Пели Ермака и специально солдатские песни, которые были бы бесстыдны, если бы слова в них не были обессмыслены.
Пели «Варяга», но уже по-новому, на мотив «Спаси, Господи, люди твоя», – очевидно, была потребность использовать знакомый мотив, прежние слова которого перестали быть нужными.

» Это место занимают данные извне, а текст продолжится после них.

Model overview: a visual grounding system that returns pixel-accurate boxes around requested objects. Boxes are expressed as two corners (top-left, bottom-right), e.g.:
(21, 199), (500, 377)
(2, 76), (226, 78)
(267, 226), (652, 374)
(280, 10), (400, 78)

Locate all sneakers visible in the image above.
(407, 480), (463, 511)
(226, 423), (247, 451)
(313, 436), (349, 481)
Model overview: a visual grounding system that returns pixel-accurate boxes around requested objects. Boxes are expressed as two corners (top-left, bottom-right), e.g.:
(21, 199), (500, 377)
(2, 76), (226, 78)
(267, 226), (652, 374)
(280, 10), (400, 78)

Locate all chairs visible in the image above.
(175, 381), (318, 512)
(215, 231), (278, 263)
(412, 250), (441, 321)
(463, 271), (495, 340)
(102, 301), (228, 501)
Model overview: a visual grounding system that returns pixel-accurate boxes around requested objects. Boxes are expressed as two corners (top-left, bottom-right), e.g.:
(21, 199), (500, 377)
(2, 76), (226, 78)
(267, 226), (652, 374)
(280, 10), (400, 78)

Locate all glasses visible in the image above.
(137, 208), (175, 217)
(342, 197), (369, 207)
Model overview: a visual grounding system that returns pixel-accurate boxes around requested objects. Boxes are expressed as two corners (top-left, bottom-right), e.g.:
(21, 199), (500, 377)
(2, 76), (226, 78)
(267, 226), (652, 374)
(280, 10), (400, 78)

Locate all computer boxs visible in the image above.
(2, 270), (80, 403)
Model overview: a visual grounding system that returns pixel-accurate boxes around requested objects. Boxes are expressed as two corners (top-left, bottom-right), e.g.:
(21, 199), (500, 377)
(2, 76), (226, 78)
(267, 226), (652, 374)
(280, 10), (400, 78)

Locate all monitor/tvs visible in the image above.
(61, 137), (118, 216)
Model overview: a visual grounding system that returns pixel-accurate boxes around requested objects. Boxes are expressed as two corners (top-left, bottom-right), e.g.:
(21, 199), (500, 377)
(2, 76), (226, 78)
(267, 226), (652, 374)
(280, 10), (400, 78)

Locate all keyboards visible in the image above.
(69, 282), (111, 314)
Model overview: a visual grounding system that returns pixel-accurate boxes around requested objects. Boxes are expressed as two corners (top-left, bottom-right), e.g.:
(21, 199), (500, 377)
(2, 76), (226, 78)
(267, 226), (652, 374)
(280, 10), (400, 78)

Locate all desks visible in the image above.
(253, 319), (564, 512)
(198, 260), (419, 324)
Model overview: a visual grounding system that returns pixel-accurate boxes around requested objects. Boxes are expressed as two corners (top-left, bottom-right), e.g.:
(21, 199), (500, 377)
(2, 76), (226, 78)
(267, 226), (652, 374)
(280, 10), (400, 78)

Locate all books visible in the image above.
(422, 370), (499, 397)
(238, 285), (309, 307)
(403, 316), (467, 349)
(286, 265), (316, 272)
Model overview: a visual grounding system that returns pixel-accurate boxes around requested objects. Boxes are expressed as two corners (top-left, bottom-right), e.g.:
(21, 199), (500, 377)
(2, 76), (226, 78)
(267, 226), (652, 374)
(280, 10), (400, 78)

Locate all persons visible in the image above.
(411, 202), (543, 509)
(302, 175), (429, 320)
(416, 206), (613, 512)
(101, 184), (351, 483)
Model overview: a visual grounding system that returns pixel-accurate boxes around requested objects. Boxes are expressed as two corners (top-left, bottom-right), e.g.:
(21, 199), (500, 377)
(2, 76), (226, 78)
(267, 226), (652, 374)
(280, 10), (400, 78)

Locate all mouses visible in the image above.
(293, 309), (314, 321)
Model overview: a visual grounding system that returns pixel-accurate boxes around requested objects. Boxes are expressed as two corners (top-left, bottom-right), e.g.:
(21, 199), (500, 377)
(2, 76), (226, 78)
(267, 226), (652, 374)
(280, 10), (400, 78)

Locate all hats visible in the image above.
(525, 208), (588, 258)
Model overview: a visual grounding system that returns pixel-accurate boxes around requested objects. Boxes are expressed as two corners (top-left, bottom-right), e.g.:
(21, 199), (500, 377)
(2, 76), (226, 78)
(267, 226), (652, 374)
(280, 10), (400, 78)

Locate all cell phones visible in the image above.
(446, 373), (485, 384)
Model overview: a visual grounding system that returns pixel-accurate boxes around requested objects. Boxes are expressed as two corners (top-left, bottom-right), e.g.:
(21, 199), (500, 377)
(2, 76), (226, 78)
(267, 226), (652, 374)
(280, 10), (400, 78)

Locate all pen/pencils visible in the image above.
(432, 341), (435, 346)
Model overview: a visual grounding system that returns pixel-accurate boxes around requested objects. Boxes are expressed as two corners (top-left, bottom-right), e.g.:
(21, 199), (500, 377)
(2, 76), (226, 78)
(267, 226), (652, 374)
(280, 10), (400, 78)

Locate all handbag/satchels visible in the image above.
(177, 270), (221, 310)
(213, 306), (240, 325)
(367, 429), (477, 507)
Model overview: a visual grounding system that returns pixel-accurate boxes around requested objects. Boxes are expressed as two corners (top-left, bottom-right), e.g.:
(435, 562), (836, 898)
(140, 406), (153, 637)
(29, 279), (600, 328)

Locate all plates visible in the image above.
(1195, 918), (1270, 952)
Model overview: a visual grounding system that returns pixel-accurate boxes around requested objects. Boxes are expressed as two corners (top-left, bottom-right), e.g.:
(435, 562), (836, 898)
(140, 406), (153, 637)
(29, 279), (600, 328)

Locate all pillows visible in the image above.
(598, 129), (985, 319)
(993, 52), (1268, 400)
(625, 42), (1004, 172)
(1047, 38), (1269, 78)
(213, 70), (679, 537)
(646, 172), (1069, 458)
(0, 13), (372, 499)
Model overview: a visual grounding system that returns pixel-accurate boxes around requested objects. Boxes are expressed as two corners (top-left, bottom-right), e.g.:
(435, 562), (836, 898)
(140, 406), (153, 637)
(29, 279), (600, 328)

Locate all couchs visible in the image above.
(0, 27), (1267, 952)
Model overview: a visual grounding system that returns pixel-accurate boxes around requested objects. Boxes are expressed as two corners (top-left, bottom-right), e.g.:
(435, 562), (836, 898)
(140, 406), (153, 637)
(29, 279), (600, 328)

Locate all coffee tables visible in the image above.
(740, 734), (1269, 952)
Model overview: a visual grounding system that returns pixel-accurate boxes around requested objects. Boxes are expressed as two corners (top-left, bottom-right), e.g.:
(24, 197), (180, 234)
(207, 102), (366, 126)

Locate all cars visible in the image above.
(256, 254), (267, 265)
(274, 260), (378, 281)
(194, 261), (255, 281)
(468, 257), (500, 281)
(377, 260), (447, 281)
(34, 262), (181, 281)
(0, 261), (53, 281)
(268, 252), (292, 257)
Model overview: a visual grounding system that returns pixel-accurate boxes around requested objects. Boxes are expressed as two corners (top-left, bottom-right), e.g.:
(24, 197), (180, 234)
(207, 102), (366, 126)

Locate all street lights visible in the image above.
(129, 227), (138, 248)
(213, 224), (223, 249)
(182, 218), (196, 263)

Потом левее по берегу, у кавалеристов на стоянке, ночью, перед переправой, я услыхал «И тучки понависли», но измененные; в припев было вставлено «трещал наш пулемет»; у буденовцев, уже раненым, в лазарете, услыхал я старую песню «Марш вперед, смерть нас ждет, черные гусары», песню не солдатскую, а так же, как «Алла верды», типичную для офицерского собрания; эта песня была изменена, пели «красные гусары» вместо черные.
Солдатский фольклор типа «Заветных сказок» Афанасьева тоже не изменился. Хотя в нем есть следы участия в армии малолетних.
Вот и все, что я видел от искусства на фронте.
Правда, в канцелярии писаря готовили какую-то пьесу из эпохи Парижской коммуны и, лежа на диванах, говорили что-то не натуральными голосами, но до канцелярии было далеко, далеко, как до петербургской редакции.
Революция не ввела в кругозор солдата-красноармейца почти ничего в области искусства, хотя в то же время она необычайно расширила его кругозор и изменила психику.
Прежний темный солдат получил представление о мире, понимает такую, например, вещь, как значение Донского бассейна для него, уроженца Нижегородской губернии, получил громадную жажду к знанию, а песни не изменились.